Ambitious Belgian scale-ups usually lack organizational maturity

Our scale-ups have solid products, but they struggle with structural organizational weaknesses that hinder their development. Although 37% of young companies strive for rapid growth, they score an average of 17 points lower than SMEs in terms of organizational maturity.

Many scale-ups continuously invest in improving their products, but their growth stops as soon as complexity increases and success is no longer reproducible. Sustainable growth does not require even better products, but organizations that are ready to truly evolve,” says Sam Sluismans, National Leader of Deloitte’s Technology Fast 50 program.

The tenth edition of the Rising Star Monitor—an annual survey conducted by Deloitte Belgium in collaboration with the Vlerick Scale-Up Centre—once again maps the performance of Belgian scale-ups in terms of crucial growth capabilities such as governance, finance, sales, talent, digitization, and AI. This year, 183 scale-ups with an average age of 3.4 years were examined. And where the problems lie is in the areas of governance, talent management, financial planning, and the evolution of sales and operations. There is a lag. This leaves a lot of untapped potential…

The ‘product trap’

The Rising Star Monitor is uncompromising. The average scores for critical growth capabilities remain low: governance scores only 43% among ambitious companies, talent management 50%, sales reproducibility 38%, and operational scalability remains stuck at 51%.

In general, our scale-ups keep a close eye on their finances, but they score significantly lower in the area of forecasting, which limits their ability to plan investments and recruitment in a timely manner.

The survey shows that sales and operational development remain weak, with limited standardization and automation, making growth difficult to replicate. The “product trap,” where product innovation is not accompanied by organizational growth, is a reality.
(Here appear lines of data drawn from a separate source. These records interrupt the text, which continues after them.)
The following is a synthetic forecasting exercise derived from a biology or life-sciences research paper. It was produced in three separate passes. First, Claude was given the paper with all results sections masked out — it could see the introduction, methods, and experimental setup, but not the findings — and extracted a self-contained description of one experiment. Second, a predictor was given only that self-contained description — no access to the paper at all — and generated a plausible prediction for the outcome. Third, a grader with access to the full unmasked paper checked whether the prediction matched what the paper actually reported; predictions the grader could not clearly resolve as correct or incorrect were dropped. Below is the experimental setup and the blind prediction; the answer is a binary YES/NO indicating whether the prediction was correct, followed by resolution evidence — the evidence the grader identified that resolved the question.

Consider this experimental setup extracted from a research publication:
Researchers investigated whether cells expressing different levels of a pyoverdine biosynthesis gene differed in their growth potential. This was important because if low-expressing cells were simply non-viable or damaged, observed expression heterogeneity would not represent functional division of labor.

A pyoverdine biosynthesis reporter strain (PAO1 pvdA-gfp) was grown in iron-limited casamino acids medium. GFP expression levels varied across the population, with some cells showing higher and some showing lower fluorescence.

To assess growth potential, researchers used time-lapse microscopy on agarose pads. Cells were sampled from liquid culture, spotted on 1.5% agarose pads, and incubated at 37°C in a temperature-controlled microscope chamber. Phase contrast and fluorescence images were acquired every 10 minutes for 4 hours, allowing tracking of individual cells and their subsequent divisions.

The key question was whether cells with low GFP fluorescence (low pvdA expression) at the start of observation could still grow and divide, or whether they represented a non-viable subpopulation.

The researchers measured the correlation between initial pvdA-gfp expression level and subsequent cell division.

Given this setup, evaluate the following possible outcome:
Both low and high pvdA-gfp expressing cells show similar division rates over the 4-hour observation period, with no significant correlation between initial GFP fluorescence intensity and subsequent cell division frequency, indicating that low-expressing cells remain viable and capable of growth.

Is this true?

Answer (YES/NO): NO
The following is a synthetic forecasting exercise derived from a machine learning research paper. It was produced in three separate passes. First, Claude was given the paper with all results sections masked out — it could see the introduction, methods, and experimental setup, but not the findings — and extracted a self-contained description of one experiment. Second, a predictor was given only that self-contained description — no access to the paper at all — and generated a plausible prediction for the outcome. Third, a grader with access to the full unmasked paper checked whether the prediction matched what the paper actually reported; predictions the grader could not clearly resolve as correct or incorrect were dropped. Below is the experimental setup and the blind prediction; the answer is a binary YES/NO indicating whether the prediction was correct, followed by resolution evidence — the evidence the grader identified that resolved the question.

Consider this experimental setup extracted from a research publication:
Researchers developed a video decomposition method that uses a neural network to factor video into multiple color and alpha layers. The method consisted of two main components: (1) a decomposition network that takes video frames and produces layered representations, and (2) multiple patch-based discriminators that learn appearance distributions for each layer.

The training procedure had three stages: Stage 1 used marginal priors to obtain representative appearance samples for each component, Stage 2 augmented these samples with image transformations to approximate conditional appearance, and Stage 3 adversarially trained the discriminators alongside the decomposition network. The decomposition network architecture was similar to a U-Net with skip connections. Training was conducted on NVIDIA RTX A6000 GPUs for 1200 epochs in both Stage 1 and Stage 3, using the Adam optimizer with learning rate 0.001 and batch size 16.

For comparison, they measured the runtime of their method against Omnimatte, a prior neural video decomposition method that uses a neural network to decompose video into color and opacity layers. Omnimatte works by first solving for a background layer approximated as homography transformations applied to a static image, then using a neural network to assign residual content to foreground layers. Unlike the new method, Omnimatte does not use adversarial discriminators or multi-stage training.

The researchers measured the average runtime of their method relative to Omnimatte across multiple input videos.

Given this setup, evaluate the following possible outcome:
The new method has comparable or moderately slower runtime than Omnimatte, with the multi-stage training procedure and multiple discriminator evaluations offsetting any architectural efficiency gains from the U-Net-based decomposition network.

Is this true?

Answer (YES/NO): NO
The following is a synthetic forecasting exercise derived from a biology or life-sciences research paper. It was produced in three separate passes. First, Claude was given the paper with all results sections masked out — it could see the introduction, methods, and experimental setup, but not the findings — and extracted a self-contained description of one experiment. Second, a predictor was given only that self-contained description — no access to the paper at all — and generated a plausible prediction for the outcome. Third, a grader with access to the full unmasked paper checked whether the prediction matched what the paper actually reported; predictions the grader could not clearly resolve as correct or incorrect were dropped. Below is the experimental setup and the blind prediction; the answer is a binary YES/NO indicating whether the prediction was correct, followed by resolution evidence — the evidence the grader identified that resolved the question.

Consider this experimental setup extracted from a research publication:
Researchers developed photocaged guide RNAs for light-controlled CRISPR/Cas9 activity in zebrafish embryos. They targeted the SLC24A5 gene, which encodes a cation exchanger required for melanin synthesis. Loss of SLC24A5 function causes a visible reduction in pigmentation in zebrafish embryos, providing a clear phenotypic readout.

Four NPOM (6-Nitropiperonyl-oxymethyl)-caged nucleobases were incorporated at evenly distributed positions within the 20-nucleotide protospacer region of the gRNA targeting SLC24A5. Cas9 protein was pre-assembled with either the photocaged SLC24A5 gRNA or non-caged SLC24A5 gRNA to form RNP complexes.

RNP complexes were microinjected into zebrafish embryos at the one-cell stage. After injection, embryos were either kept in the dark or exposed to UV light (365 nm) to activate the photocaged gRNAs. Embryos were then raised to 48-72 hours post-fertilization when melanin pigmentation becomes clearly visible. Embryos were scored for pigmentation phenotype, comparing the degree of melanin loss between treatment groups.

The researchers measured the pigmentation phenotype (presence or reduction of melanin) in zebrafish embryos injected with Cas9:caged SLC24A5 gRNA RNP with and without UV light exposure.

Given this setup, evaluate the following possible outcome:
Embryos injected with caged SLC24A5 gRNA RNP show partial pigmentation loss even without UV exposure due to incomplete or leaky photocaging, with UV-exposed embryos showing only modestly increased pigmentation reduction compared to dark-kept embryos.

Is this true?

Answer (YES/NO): NO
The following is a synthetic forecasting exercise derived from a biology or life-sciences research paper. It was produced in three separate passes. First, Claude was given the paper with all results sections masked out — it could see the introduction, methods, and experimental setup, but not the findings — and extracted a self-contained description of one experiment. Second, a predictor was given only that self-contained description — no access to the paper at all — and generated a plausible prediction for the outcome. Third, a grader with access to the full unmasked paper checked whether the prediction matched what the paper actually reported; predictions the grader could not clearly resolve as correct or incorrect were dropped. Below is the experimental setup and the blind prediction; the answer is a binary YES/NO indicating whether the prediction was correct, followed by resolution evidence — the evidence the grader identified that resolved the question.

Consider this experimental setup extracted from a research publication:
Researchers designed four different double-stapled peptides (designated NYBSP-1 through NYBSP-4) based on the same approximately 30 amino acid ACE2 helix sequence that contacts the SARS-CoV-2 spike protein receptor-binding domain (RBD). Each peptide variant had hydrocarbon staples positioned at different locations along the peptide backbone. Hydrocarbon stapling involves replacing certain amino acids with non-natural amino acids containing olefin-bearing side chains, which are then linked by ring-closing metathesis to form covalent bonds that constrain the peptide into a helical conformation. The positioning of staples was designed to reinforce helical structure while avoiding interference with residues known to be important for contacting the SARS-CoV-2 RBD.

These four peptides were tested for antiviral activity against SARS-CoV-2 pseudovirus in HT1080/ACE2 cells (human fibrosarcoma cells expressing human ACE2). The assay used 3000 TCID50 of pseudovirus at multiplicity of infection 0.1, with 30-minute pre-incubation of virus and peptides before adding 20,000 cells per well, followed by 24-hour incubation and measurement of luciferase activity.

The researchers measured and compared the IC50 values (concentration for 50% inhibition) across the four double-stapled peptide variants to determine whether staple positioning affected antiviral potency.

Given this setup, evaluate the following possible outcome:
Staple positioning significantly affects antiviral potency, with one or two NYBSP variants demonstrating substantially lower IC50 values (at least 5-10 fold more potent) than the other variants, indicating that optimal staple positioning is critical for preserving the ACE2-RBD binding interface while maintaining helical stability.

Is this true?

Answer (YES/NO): NO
Financial maturity: from reactive to proactive

Although young scale-ups keep a close eye on their cash flow, their financial maturity often remains reactive. Proactive financial planning and forecasting are particularly weak, making companies less able to justify their strategic choices or prepare investments in a timely manner. The difference between scale-ups with and without external investors is striking: companies with external capital score 72% in terms of forecasting, compared to 57% for scale-ups that finance themselves entirely independently. This underscores the importance of external accountability for financial discipline.

“Financial discipline is the backbone of sustainable growth,” emphasizes Sam Sluismans. Scale-ups that invest in future-oriented financial planning strengthen their ability to seize opportunities and manage risks.”